> _Task statement_
Please return every line of the data below that contains the word "entries".

> _Exercise input_
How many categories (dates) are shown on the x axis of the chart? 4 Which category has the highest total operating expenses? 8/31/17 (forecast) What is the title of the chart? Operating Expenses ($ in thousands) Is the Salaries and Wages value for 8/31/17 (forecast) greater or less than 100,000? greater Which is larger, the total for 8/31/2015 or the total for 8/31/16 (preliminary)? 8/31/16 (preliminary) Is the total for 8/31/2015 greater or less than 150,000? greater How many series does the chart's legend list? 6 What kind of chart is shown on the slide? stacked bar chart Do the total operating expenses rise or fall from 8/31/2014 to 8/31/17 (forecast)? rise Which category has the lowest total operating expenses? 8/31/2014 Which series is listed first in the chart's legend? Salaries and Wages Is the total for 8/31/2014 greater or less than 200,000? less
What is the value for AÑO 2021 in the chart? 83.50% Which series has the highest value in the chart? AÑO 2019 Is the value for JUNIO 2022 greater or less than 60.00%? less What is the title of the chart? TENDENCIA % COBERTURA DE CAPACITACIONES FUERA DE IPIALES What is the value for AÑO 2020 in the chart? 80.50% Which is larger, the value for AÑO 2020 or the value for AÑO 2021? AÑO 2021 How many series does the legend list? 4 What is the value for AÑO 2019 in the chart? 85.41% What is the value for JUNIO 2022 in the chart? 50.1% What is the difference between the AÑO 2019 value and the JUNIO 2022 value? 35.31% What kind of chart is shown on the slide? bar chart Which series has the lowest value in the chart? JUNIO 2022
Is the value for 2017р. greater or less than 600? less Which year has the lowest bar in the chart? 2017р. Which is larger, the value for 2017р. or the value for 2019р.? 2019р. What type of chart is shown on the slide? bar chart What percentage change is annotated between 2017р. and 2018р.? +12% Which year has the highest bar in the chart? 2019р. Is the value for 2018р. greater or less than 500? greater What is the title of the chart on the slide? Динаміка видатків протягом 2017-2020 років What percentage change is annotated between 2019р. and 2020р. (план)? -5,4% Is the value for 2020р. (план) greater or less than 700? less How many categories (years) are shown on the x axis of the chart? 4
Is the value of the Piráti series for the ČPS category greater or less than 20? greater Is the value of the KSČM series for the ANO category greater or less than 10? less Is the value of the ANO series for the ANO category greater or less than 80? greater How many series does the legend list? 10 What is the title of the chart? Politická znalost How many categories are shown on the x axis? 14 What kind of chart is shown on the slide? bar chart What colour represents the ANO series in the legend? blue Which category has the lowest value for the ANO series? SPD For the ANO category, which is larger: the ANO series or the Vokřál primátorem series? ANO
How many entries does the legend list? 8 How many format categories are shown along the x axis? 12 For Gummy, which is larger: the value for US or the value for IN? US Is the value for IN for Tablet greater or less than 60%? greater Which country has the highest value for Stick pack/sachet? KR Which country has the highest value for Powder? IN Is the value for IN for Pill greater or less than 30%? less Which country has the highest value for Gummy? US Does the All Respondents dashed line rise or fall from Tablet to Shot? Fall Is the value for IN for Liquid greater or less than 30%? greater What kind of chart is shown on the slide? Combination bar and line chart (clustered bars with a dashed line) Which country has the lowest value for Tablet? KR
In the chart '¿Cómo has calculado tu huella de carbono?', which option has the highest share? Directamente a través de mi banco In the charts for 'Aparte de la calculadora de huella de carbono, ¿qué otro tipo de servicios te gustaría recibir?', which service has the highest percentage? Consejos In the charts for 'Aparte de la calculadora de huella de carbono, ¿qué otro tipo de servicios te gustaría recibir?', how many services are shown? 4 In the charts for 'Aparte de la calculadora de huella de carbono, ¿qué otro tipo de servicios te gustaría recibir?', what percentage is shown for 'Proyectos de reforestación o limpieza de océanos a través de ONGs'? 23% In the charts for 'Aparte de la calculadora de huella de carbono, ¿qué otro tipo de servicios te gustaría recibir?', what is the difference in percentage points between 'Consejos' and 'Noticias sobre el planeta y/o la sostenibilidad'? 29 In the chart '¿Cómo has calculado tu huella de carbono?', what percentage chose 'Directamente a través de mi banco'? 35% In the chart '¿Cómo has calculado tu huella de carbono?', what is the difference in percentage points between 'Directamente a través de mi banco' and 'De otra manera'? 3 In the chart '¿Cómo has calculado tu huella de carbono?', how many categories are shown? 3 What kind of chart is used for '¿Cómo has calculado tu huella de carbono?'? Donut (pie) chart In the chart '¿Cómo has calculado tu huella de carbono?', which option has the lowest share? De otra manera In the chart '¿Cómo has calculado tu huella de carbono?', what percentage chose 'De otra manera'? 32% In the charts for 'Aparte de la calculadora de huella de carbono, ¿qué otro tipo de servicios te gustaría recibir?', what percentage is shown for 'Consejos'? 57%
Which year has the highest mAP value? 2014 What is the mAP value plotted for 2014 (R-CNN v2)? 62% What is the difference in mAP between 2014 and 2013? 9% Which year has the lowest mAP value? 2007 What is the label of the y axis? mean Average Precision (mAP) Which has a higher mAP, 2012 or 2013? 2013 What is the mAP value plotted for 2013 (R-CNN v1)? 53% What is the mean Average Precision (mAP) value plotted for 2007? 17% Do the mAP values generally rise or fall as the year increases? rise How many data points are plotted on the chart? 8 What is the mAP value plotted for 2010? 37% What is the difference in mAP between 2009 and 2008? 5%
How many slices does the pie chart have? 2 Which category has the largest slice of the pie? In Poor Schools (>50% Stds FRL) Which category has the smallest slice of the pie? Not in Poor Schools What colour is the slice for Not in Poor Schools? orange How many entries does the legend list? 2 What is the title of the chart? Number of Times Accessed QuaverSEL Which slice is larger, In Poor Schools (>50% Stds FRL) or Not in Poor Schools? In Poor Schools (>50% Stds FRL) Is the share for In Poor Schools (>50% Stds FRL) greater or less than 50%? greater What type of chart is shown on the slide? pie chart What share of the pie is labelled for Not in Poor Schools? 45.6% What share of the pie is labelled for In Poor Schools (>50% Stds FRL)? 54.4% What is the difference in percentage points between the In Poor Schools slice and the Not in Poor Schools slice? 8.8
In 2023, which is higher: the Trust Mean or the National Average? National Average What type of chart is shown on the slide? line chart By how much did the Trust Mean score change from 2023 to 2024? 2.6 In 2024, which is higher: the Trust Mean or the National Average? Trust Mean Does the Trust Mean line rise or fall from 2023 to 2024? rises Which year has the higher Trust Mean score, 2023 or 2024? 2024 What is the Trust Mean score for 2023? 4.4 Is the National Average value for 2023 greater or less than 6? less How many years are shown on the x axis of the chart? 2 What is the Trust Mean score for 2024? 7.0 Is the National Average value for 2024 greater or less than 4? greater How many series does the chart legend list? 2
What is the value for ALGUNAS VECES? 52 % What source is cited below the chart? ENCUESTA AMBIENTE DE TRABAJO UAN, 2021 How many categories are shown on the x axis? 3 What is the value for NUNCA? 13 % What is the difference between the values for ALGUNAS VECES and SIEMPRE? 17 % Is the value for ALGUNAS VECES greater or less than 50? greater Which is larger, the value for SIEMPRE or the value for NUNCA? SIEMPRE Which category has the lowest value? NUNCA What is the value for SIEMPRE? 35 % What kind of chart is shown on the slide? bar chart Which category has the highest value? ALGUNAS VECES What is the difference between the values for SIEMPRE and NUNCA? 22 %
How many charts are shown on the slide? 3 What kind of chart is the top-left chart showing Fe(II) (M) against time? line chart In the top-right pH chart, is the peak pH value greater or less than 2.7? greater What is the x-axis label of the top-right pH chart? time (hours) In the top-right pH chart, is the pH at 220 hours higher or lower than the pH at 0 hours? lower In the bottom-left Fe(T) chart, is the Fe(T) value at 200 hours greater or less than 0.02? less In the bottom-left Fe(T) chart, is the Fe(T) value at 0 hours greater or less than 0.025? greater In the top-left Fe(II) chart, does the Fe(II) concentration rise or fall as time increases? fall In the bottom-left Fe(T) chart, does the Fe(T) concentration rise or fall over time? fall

> _Task solution_
How many entries does the legend list? 8 How many format categories are shown along the x axis? 12 For Gummy, which is larger: the value for US or the value for IN? US Is the value for IN for Tablet greater or less than 60%? greater Which country has the highest value for Stick pack/sachet? KR Which country has the highest value for Powder? IN Is the value for IN for Pill greater or less than 30%? less Which country has the highest value for Gummy? US Does the All Respondents dashed line rise or fall from Tablet to Shot? Fall Is the value for IN for Liquid greater or less than 30%? greater What kind of chart is shown on the slide? Combination bar and line chart (clustered bars with a dashed line) Which country has the lowest value for Tablet? KR
How many slices does the pie chart have? 2 Which category has the largest slice of the pie? In Poor Schools (>50% Stds FRL) Which category has the smallest slice of the pie? Not in Poor Schools What colour is the slice for Not in Poor Schools? orange How many entries does the legend list? 2 What is the title of the chart? Number of Times Accessed QuaverSEL Which slice is larger, In Poor Schools (>50% Stds FRL) or Not in Poor Schools? In Poor Schools (>50% Stds FRL) Is the share for In Poor Schools (>50% Stds FRL) greater or less than 50%? greater What type of chart is shown on the slide? pie chart What share of the pie is labelled for Not in Poor Schools? 45.6% What share of the pie is labelled for In Poor Schools (>50% Stds FRL)? 54.4% What is the difference in percentage points between the In Poor Schools slice and the Not in Poor Schools slice? 8.8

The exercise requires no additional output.